Jobs =>
**1)** Pick out every line of the entries below that contains the string "blurred", treating uppercase and lowercase as different.
**2)** Extend the account of the destroyer USS Ballard below, picking up right after its final sentence.

The USS Ballard (DD-267) served in the US Navy for over two-and-a-half decades during the early part of the 20th century, and received two battle stars for valiant service in World War II. She was named for Lieutenant Edward J. Ballard who was killed during the battle between Chesapeake and HMS Shannon in the War of 1812. Ballard was built as a Clemson-class vessel.
Ballard was laid down at Squantum, Massachusetts by the Bethlehem Shipbuilding Corporation in June 1918, launched in December, and commissioned in June 1919 with Lieutenant Commander H.M. Collier in command. Measuring 314 feet five inches in length, Ballard was armed with four 4-inch rapid-fire guns, one three-inch anti-aircraft gun, and twelve 21-inch torpedo tubes. She was driven by Curtis turbines and could travel at a cruising speed of 35 knots.
Ballard was assigned to the Atlantic Fleet and operated off Europe and in the Mediterranean from July 1919 to July 1920, before returning for duty in the United States. The Clemson-class destroyer was moved to the Pacific for fleet exercise and training, and put in reserve at San Diego, California in June 1922. In June 1940, Ballard was re-commissioned and converted to auxiliary seaplane tender AVD-10 in August, and then fully commissioned with Aircraft, Scouting Force, Pacific Fleet in January 1941.

Stored rows =>

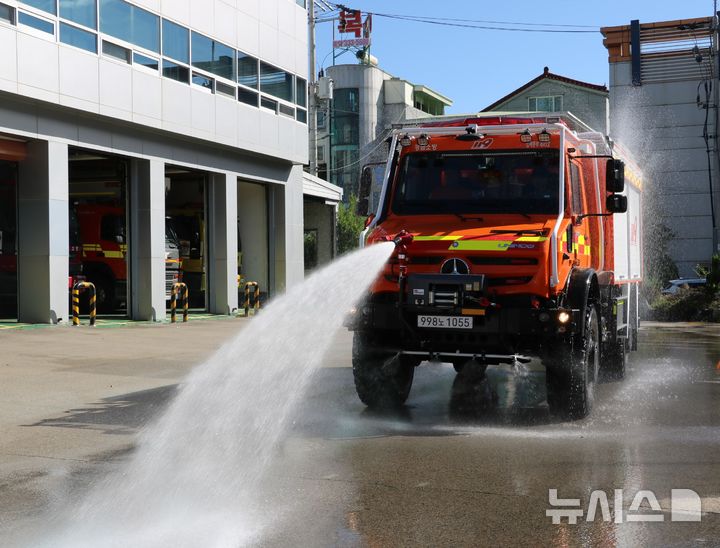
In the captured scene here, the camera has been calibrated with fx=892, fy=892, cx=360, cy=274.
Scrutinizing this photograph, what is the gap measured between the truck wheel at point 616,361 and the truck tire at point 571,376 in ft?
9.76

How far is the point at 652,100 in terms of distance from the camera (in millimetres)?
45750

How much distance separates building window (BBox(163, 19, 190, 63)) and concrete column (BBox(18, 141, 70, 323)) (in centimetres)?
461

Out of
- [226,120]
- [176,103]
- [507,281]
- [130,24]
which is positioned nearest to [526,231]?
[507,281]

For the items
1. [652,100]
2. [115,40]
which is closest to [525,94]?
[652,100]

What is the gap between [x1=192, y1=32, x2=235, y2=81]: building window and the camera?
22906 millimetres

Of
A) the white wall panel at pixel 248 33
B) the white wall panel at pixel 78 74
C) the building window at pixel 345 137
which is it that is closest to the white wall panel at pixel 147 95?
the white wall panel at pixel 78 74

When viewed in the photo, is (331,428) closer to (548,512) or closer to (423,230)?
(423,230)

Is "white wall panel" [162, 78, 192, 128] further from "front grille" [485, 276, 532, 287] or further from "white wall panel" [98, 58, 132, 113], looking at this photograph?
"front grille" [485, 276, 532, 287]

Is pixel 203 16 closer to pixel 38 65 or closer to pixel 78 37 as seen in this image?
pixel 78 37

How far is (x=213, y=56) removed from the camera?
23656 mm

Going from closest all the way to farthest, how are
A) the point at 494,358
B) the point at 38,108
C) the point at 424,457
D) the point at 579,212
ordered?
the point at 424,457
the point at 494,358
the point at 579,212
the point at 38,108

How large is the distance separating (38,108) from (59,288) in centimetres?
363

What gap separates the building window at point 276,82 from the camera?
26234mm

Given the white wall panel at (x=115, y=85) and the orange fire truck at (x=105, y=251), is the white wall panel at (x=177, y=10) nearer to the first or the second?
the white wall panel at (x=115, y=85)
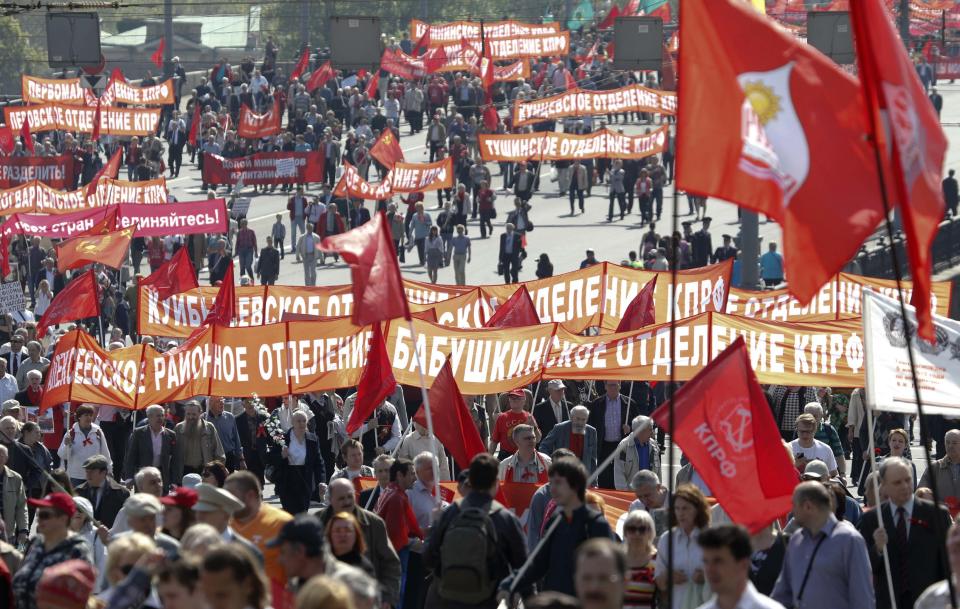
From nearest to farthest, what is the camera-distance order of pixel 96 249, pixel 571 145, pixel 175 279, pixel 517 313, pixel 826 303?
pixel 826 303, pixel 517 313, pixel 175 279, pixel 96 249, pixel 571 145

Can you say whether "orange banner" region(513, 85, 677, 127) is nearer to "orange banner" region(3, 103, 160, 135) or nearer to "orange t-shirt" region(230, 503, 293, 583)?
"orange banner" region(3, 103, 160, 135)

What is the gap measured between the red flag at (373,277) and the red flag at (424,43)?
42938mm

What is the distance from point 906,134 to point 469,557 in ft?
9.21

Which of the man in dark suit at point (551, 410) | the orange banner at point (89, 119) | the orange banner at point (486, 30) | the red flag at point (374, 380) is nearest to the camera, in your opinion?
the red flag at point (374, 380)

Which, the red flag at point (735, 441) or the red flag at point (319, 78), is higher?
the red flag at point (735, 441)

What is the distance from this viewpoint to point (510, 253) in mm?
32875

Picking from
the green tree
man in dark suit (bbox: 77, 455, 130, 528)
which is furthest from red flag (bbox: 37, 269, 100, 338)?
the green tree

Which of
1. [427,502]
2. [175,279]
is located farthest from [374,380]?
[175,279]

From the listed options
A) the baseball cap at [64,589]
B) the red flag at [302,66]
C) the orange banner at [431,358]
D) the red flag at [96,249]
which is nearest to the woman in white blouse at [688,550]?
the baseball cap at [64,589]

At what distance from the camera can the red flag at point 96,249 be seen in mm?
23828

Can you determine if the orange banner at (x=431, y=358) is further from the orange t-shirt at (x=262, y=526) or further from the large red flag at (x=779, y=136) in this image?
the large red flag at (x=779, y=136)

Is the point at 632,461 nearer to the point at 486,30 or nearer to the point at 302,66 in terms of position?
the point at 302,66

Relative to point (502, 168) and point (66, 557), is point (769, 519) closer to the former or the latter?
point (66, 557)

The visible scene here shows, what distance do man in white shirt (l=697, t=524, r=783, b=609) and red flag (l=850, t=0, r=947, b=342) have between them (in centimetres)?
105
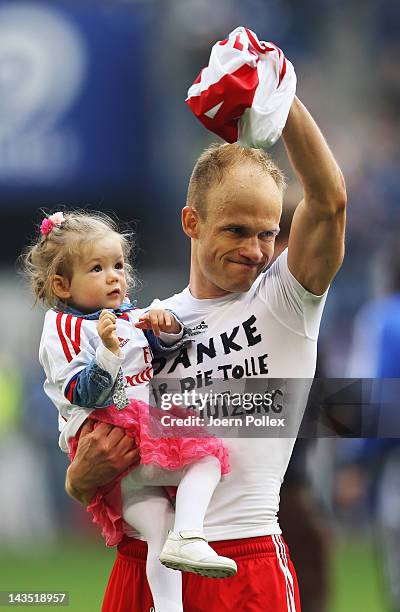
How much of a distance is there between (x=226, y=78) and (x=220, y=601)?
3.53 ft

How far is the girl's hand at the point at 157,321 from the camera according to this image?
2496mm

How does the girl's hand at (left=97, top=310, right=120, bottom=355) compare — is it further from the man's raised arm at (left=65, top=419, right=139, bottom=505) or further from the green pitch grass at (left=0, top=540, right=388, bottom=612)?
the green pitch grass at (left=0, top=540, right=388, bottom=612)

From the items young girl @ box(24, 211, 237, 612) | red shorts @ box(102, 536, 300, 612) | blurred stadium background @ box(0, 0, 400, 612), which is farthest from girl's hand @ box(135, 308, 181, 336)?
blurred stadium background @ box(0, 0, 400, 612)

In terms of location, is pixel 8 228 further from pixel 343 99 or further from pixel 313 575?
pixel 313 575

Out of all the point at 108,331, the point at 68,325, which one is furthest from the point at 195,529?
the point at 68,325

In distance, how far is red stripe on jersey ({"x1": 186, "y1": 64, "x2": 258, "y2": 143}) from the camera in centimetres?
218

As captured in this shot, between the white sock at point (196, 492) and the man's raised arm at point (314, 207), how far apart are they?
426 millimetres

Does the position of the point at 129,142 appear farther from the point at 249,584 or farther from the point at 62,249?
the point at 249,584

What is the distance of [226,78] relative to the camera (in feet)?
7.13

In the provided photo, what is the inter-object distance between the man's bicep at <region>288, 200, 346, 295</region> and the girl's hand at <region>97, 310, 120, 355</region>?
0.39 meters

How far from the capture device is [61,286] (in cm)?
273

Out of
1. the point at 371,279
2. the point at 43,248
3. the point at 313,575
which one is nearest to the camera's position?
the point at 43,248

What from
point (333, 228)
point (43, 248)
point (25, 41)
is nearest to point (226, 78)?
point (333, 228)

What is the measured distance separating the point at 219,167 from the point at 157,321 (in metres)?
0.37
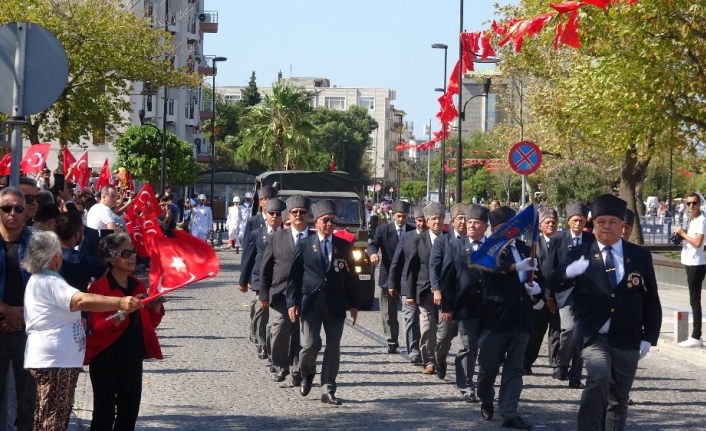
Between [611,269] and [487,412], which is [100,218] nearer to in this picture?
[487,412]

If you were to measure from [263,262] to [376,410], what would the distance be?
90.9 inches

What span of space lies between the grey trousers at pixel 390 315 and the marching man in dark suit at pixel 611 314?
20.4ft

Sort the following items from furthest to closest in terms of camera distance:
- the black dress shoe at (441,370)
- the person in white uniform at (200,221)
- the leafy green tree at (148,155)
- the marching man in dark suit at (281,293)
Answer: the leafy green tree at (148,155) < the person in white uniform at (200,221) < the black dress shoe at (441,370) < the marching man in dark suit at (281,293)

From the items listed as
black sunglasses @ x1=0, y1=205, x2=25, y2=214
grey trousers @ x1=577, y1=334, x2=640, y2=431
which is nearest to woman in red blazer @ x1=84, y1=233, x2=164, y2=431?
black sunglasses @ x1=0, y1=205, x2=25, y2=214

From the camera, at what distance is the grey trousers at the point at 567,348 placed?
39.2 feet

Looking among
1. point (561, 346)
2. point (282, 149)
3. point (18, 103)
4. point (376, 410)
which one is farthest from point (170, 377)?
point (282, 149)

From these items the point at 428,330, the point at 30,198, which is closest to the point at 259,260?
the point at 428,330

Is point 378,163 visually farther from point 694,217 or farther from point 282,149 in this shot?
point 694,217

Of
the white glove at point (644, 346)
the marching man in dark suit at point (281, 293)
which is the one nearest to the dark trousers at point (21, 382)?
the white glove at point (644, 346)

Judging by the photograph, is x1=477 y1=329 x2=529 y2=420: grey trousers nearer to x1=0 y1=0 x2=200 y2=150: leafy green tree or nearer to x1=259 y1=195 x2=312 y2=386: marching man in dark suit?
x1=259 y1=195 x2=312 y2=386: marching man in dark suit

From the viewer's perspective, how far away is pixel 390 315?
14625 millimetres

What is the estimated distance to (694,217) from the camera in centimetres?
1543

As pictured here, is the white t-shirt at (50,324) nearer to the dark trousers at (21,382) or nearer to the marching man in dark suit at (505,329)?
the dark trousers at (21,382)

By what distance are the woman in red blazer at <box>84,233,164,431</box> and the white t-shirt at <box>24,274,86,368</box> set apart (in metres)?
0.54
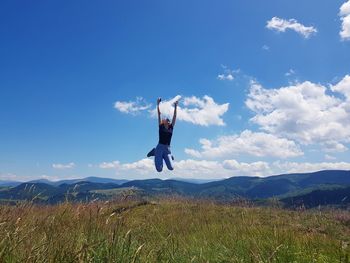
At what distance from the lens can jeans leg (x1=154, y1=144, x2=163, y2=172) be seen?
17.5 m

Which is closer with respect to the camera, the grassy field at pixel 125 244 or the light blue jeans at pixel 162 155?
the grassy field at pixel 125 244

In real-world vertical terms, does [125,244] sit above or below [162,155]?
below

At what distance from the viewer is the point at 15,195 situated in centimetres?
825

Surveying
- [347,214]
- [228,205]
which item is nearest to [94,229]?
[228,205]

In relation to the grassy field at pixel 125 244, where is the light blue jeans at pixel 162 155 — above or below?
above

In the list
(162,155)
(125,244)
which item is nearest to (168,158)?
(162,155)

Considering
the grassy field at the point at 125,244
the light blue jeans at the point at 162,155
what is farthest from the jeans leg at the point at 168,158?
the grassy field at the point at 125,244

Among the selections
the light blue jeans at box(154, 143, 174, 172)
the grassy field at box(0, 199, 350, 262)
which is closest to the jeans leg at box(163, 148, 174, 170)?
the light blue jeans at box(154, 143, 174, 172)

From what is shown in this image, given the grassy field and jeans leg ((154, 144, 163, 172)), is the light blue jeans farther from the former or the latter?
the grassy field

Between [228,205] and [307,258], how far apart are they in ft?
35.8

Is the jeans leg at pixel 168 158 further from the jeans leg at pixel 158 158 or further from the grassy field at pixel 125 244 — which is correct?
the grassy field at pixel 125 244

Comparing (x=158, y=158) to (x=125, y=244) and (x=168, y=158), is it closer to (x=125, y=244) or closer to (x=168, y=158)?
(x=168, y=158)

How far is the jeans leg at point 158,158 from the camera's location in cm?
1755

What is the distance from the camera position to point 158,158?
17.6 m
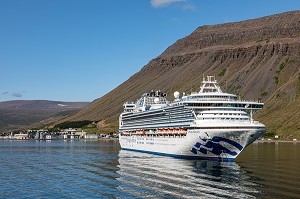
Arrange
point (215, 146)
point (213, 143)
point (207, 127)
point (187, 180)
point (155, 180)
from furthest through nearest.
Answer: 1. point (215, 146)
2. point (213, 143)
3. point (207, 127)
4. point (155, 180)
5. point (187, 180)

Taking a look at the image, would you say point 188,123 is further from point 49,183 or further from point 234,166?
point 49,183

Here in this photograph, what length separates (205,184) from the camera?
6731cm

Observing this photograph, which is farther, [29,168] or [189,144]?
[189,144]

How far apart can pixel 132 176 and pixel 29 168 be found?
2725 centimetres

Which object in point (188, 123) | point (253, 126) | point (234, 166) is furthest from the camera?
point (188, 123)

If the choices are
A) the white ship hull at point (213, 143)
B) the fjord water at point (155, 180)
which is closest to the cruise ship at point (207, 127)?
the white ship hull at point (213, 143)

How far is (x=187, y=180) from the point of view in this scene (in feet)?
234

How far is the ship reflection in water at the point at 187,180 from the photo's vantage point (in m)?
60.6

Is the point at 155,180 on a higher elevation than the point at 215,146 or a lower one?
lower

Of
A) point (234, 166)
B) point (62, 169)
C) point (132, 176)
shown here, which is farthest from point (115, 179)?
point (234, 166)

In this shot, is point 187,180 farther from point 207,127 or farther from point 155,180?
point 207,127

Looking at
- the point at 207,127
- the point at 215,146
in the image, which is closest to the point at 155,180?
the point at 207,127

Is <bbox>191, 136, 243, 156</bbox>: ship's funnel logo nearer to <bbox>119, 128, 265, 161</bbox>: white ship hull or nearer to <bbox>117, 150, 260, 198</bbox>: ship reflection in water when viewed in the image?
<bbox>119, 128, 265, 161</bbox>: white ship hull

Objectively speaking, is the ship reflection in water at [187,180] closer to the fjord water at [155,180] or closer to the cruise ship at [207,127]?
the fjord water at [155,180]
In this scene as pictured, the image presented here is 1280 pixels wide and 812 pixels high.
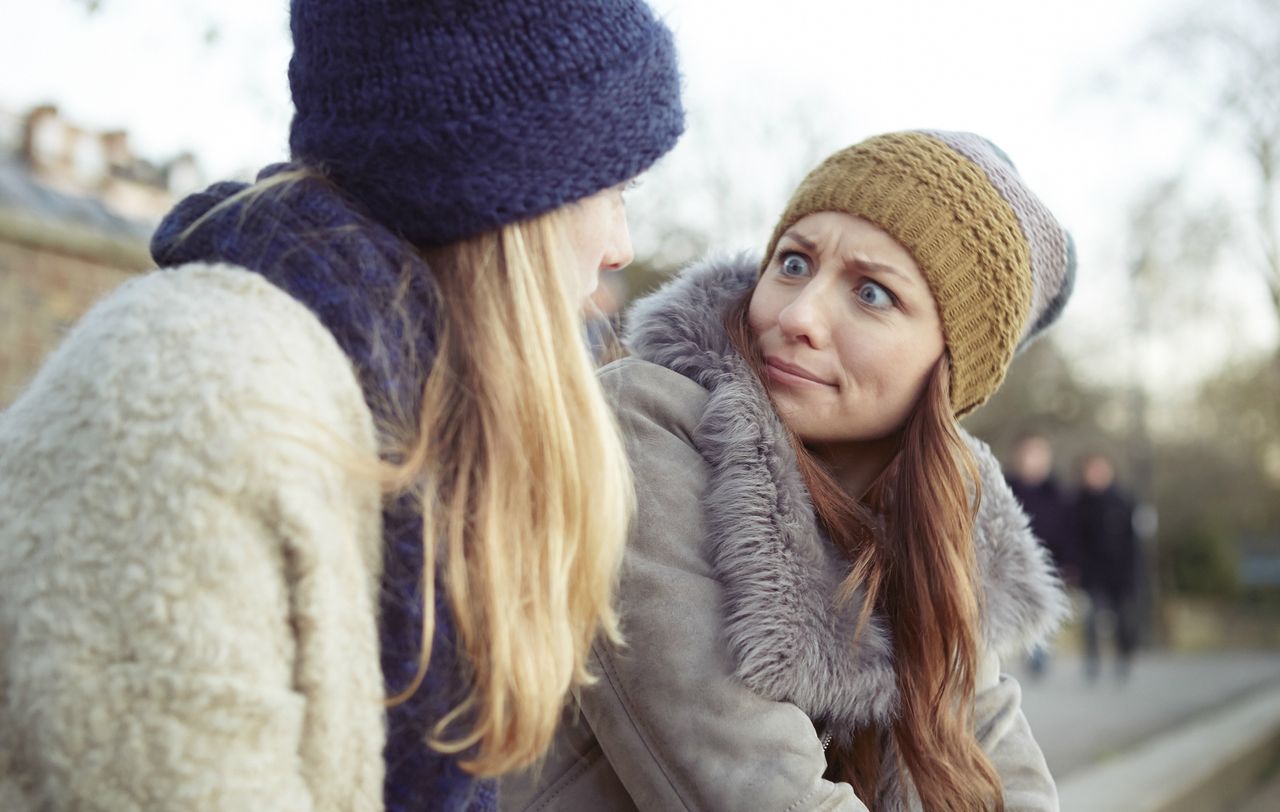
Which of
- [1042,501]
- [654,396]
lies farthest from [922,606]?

Answers for the exercise =>
**1)**
From the items young girl @ box(24, 211, 237, 612) | red shorts @ box(102, 536, 300, 612) | blurred stadium background @ box(0, 0, 400, 612), which is farthest from girl's hand @ box(135, 308, 181, 336)?
blurred stadium background @ box(0, 0, 400, 612)

**2)**
Ballard arrived at Pearl Harbor in January 1942 and began patrol plane tender and aircraft buoy laying duties. She also served as a convoy escort and patrol ship in places like Midway, Fiji, Espiritu Santo, Guadalcanal, and New Caledonia in the South Pacific. Ballard returned to San Francisco in November 1943 and conducted plane guard duty off San Diego until May 1944.
Ballard laid aircraft buoys and tended the first patrol squadron at Saipan from June to July 1944, and then patrolled the waters around the Palau Islands from September to December. Following this service, Ballard was then assigned to plane guard duties once again at San Diego. The destroyer underwent pre-inactivation overhaul at Philadelphia, Pennsylvania in October 1945, was decommissioned in December 1946, and sold for scrap in May 1946.
Asbestos Risk on the USS Ballard (DD-267)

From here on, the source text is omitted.